Boko Haram, an Islamic sect which aims to impose Islamic sharia law across Nigeria, claimed responsibility for the Christmas Day bombings, the second in a row that terrorized Northern Christians during Christmas. The deadliest attack killed at least 32 in the suicide car bombing of St Theresa Catholic church in Madalla, a town in the outskirt of the capital city, Abuja. Analysts say the attacks risk reviving sectarian violence between Muslims and Christians in the country. Northern Christians fear the Christmas Day bombings could lead to a religious war in the country as they may ignite reprisals and counter-reprisals.
President of Christian Association of Nigeria (CAN), Reverend Ayo Oritsejafor urged Christians on Wednesday not to take revenge but should defend themselves, their properties and their places of worship "any way they can". "The consensus is that the Christian community nationwide will be left with no other option than to respond appropriately if there are any further attacks on our members, churches and property," Oritsejafor said.
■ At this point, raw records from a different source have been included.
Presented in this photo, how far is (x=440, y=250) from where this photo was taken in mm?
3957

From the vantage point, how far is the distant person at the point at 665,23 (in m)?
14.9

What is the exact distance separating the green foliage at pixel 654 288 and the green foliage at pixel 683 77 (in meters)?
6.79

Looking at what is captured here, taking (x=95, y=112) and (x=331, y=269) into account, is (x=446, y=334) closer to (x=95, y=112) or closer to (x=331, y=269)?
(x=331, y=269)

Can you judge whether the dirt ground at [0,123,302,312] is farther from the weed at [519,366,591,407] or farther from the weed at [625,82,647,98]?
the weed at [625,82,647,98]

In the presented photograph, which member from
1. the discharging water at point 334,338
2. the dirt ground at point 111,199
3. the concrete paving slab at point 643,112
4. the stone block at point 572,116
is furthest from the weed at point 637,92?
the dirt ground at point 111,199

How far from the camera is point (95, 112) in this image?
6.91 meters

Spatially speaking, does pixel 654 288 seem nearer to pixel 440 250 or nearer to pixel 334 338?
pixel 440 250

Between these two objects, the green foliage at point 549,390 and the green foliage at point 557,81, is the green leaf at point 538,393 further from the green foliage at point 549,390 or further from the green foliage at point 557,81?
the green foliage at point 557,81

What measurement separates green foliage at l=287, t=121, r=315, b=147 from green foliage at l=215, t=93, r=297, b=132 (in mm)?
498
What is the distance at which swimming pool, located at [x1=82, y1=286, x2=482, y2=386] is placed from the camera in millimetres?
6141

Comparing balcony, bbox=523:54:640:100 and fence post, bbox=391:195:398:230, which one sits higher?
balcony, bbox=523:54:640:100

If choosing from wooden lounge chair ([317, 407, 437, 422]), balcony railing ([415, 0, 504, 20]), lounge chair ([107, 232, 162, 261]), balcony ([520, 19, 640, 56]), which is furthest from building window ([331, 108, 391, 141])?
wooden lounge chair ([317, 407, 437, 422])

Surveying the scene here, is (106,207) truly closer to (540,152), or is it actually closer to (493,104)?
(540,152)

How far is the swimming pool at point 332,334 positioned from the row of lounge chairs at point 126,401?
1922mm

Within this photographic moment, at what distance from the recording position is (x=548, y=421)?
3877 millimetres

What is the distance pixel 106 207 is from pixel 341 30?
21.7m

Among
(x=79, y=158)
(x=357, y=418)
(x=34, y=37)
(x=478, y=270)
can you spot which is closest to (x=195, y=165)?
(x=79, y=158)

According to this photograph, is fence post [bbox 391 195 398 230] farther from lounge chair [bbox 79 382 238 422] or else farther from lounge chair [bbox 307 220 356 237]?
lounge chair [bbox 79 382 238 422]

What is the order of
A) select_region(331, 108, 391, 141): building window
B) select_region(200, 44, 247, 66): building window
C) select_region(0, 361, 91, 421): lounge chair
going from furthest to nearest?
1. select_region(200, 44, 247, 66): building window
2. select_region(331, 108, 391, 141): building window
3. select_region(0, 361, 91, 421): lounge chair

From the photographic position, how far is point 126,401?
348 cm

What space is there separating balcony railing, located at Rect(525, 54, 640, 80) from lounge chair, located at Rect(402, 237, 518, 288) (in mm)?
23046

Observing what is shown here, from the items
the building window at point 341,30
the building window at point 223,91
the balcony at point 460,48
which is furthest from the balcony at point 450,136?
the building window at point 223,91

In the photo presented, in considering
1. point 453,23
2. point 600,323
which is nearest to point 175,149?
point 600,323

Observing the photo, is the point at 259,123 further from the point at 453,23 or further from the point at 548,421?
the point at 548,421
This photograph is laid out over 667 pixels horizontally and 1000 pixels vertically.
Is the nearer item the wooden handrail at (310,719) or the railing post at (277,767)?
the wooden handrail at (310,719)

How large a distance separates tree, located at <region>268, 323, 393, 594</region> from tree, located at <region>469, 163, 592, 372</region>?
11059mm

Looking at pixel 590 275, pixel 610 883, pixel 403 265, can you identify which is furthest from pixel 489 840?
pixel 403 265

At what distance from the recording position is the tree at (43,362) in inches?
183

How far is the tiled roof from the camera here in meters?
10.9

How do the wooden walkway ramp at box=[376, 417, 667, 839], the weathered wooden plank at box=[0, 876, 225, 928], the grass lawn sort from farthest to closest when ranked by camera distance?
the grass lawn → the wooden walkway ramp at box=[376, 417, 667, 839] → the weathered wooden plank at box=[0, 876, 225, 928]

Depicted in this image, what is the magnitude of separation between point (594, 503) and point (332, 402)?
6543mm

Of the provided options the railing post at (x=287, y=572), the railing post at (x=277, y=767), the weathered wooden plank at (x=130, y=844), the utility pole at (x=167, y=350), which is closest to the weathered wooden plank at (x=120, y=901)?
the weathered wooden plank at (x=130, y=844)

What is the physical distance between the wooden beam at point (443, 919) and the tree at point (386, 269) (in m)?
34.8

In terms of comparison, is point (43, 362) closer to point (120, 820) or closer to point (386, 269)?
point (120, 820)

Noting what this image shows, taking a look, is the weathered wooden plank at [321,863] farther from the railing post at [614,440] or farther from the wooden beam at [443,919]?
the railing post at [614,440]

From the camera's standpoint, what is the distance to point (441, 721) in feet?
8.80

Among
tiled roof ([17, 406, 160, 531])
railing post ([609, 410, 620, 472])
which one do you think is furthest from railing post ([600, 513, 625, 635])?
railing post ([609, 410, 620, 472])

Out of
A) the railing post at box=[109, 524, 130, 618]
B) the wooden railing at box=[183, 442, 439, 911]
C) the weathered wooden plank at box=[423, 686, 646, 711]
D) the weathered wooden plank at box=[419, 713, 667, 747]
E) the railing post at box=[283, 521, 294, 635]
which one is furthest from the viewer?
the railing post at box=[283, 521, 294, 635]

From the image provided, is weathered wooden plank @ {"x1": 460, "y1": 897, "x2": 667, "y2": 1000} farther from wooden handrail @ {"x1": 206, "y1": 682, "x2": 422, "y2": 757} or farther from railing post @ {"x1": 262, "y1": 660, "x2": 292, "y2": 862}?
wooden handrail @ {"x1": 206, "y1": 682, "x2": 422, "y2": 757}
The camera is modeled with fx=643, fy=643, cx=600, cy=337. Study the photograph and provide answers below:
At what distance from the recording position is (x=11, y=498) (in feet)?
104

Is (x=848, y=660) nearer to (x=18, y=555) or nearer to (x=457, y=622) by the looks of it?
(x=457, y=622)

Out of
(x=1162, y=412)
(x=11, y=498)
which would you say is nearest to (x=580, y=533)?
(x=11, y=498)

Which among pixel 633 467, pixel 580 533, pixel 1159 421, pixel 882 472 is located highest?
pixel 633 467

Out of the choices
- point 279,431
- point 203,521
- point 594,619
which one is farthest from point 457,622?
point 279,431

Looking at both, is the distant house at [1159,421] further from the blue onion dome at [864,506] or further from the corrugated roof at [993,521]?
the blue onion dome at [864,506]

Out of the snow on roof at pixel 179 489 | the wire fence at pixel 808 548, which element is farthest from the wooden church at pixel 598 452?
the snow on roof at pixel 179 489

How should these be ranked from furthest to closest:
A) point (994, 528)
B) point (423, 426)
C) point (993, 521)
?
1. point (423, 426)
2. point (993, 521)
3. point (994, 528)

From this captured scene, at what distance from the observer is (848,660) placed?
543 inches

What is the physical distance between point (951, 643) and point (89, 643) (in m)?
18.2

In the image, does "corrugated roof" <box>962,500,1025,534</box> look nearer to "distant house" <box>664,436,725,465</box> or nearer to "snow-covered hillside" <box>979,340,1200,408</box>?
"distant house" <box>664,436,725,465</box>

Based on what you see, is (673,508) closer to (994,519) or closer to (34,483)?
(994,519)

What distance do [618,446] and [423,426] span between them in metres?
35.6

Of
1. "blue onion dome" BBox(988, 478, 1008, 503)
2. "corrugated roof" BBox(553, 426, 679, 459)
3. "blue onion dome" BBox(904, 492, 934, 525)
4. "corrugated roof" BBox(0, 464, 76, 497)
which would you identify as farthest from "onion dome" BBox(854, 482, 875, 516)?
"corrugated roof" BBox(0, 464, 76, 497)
As frustration rose over Nigeria's inability to stop sectarian and militant attacks in the country despite military crackdowns, President Goodluck Jonathan said: "The terrorists are human beings, they are not spirits. They live with us, they dine with us. So we know them, people know them. And as long as Nigerians are committed to exposing them, we will get over this ugly situation."
In an unrelated development, a family of four was killed in a machete attack on Wednesday in Nigeria's ethnically and religiously mixed Plateau State. There were no indications the killings had any link to the Christmas Day bombings, as the victims were Christians. Plateau State is a crossroad of ethnic and religious rivalry and bickering over land and political power between local people (indigenes) and migrants (settlers) from other areas. These often result to sectarian killings, reprisals and counter-reprisals.